__EXERCISE AIM__:
Print verbatim every line starting at the one that contains "2、乙方向甲方承诺，租赁该房" and ending at the final line of the records; include both endpoints.

__DATA TO EXAMINE__:

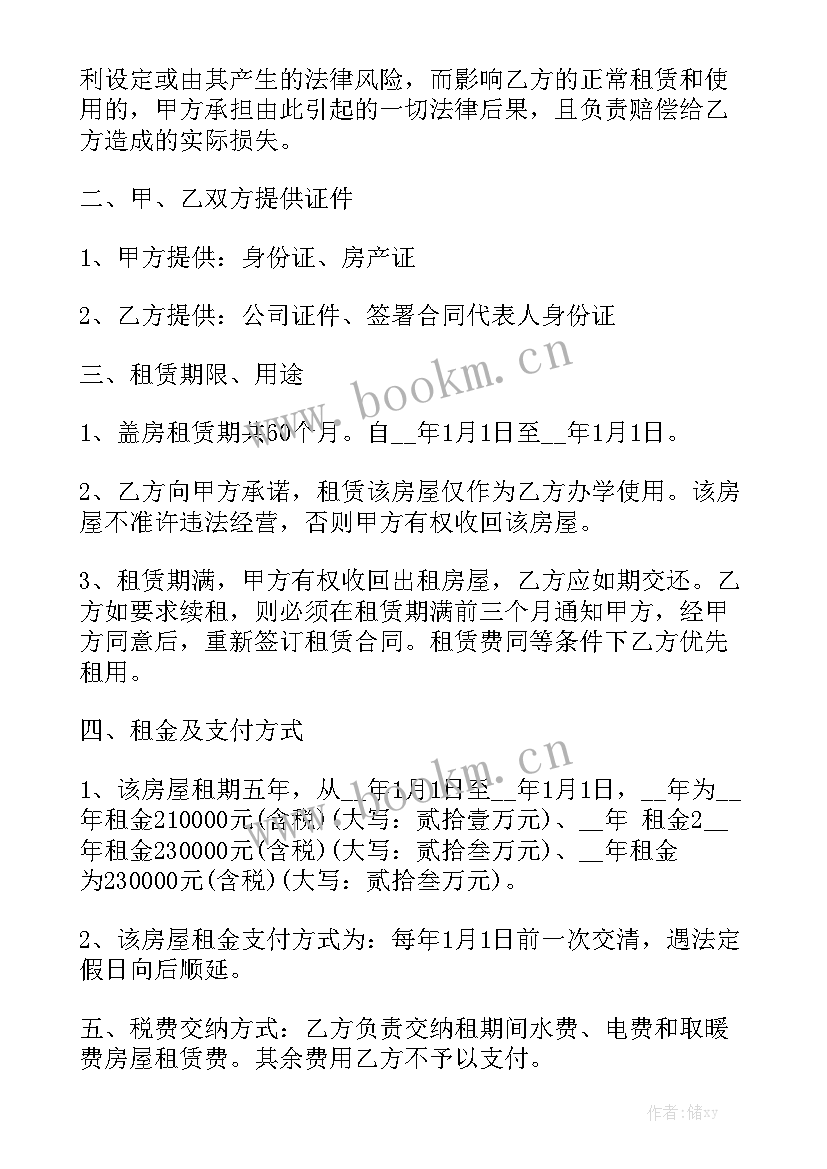 利设定或由其产生的法律风险，而影响乙方的正常租赁和使用的，甲方承担由此引起的一切法律后果，且负责赔偿给乙方造成的实际损失。

二、甲、乙双方提供证件

1、甲方提供：身份证、房产证

2、乙方提供：公司证件、签署合同代表人身份证

三、租赁期限、用途

1、盖房租赁期共60个月。自__年1月1日至__年1月1日。

2、乙方向甲方承诺，租赁该房屋仅作为乙方办学使用。该房屋不准许违法经营，否则甲方有权收回该房屋。

3、租赁期满，甲方有权收回出租房屋，乙方应如期交还。乙方如要求续租，则必须在租赁期满前三个月通知甲方，经甲方同意后，重新签订租赁合同。租赁费同等条件下乙方优先租用。

四、租金及支付方式

1、该房屋租期五年，从__年1月1日至__年1月1日，__年为__年租金210000元(含税)(大写：贰拾壹万元)、__年 租金2__年租金230000元(含税)(大写：贰拾叁万元)、__年租金为230000元(含税)(大写：贰拾叁万元)。

2、该房屋租金支付方式为：每年1月1日前一次交清，遇法定假日向后顺延。

五、税费交纳方式：乙方负责交纳租期间水费、电费和取暖费房屋租赁费。其余费用乙方不予以支付。

www.bookm.cn

www.bookm.cn

作者：储xy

__EXERCISE RESULT__:
2、乙方向甲方承诺，租赁该房屋仅作为乙方办学使用。该房屋不准许违法经营，否则甲方有权收回该房屋。

3、租赁期满，甲方有权收回出租房屋，乙方应如期交还。乙方如要求续租，则必须在租赁期满前三个月通知甲方，经甲方同意后，重新签订租赁合同。租赁费同等条件下乙方优先租用。

四、租金及支付方式

1、该房屋租期五年，从__年1月1日至__年1月1日，__年为__年租金210000元(含税)(大写：贰拾壹万元)、__年 租金2__年租金230000元(含税)(大写：贰拾叁万元)、__年租金为230000元(含税)(大写：贰拾叁万元)。

2、该房屋租金支付方式为：每年1月1日前一次交清，遇法定假日向后顺延。

五、税费交纳方式：乙方负责交纳租期间水费、电费和取暖费房屋租赁费。其余费用乙方不予以支付。

www.bookm.cn

www.bookm.cn

作者：储xy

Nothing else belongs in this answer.